Problem: Copy every entry exactly as given, minus the images.

Task inputs:
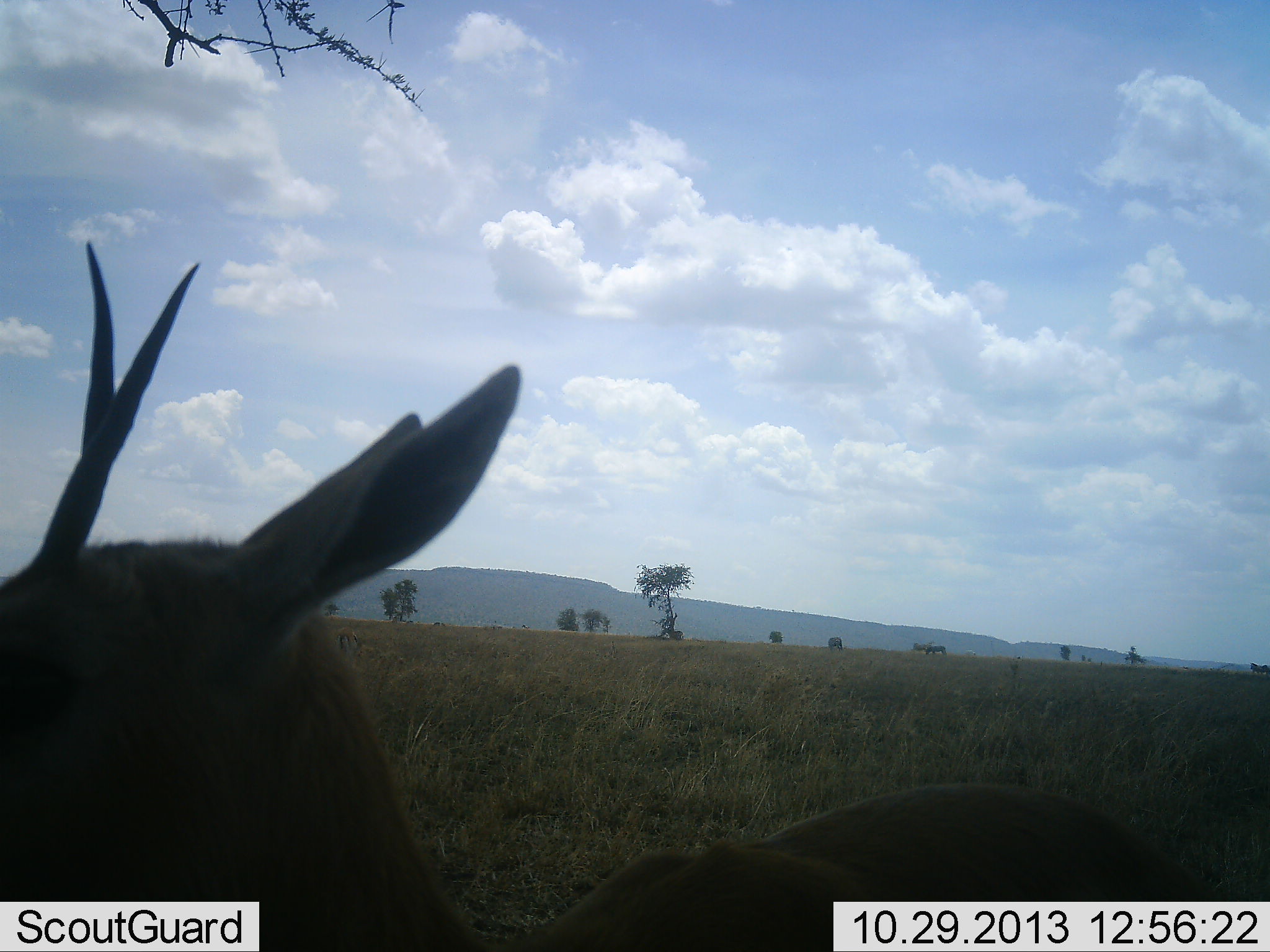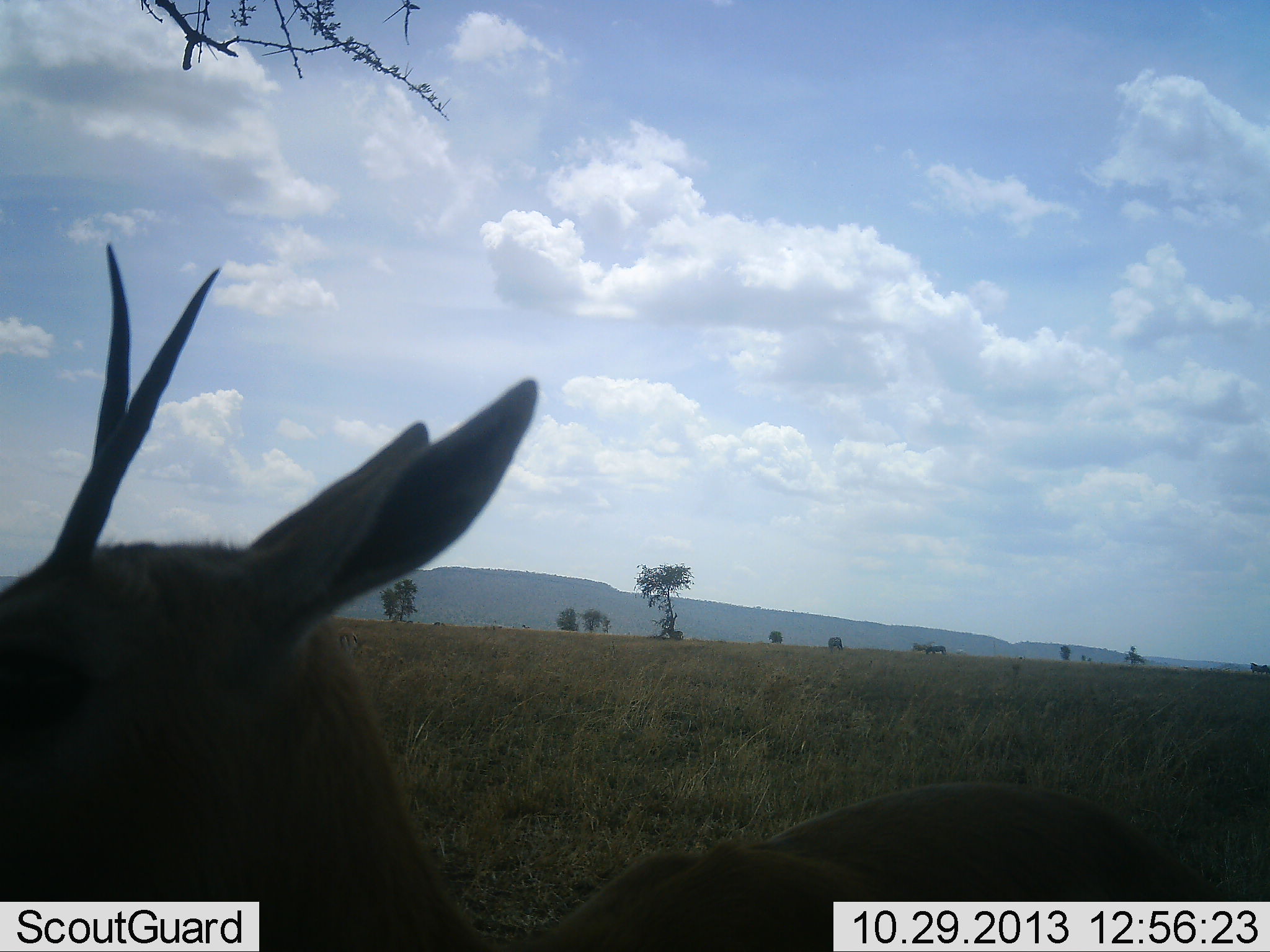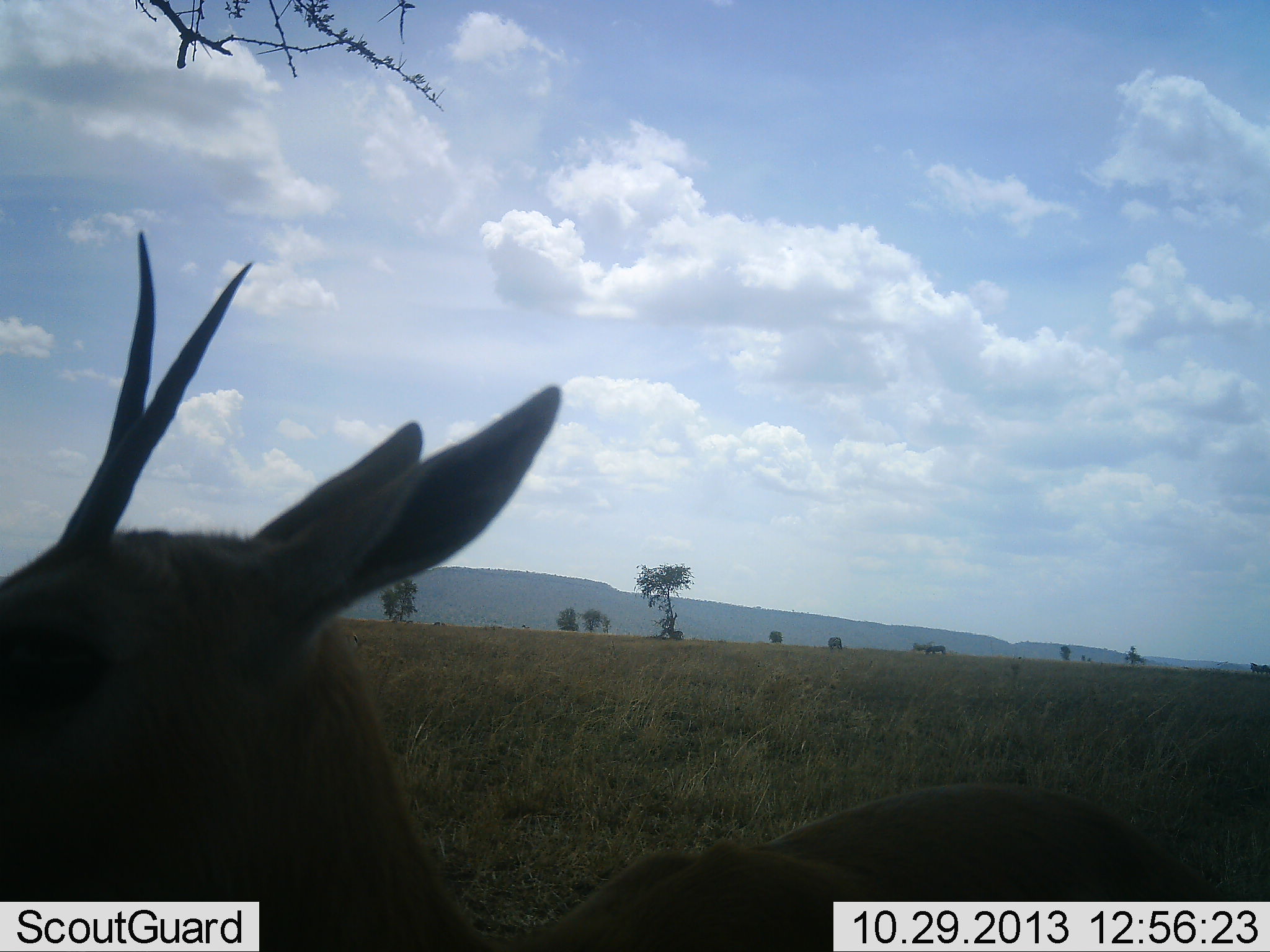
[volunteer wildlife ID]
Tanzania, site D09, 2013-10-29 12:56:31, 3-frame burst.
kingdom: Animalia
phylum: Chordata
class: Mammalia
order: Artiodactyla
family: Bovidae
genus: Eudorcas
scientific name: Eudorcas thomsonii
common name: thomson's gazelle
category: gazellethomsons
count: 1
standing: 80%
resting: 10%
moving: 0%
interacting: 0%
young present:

Written response:
[volunteer wildlife ID]
Tanzania, site D09, 2013-10-29 12:56:31, 3-frame burst.
kingdom: Animalia
phylum: Chordata
class: Mammalia
order: Artiodactyla
family: Bovidae
genus: Eudorcas
scientific name: Eudorcas thomsonii
common name: thomson's gazelle
category: gazellethomsons
count: 1
standing: 80%
resting: 10%
moving: 0%
interacting: 0%
young present:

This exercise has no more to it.